HPSS: Client-side objects

Andrew Bennetts andrew at canonical.com
Tue Apr 17 10:00:51 BST 2007


Robert Collins wrote:
> On Tue, 2007-04-17 at 13:08 +1000, Andrew Bennetts wrote:
> > This subset of the full hpss diff adds RemoteBranch, RemoteRepository,
> > RemoteBzrDir, and some tests for those, and some other small changes.
> 
> Perhaps 'remote' should be a package with 
> remote/bzrdir.py
> remote/branch.py
> remote/repository.py

Perhaps.  I'm comfortable with leaving it as is for now.

> +# TODO: At some point, handle upgrades by just passing the
> +# whole request across to run on the server.
> 
> Perhaps this should be a bug?

Done.  https://bugs.launchpad.net/bzr/+bug/107173

> +class RemoteBzrDir(BzrDir):
> +    """Control directory on a remote server, accessed by HPSS."""
> 
> perhaps
>     """Control directory on a remote server accessed over bzr:."""

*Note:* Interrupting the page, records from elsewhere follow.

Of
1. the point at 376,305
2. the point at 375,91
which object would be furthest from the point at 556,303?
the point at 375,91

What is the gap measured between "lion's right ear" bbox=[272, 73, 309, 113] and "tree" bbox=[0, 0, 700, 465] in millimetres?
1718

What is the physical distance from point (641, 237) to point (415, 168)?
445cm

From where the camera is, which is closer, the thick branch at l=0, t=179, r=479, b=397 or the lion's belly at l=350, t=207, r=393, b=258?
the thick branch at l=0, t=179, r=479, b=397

Yeah, "HPSS" is rather opaque.  However, your suggestion looks like a typo (even
though it isn't), and is slightly inaccurate.  I've changed it to this:

    """Control directory on a remote server, accessed via bzr:// or similar."""

> +        # XXX: We should go into find_format, but not allow it to find
> +        # RemoteBzrDirFormat and make sure it finds the real underlying
> format.
> +        self._real_bzrdir = None
> 
> I dont get this XXX - could you explain it a little more, or file a bug
> for it ?

Neither do I.  gannotate blames me, but I have no idea what I had in mind.

So I've simply deleted this XXX.  If the alleged problem is ever rediscovered,
then the rediscoverer can write a proper bug report for it :)

> +        #self._real_bzrdir._format.probe_transport(transport)
> 
> This comment can be removed
> 
> +        response = self._client.call('probe_dont_use', path)
> +        if response == ('no',):
> +            raise errors.NotBranchError(path=transport.base)
> 
> The probe_dont_use verb name should be changed. It seems like its a
> useful API to keep. Perhaps 'BzrDir.open' is the right name.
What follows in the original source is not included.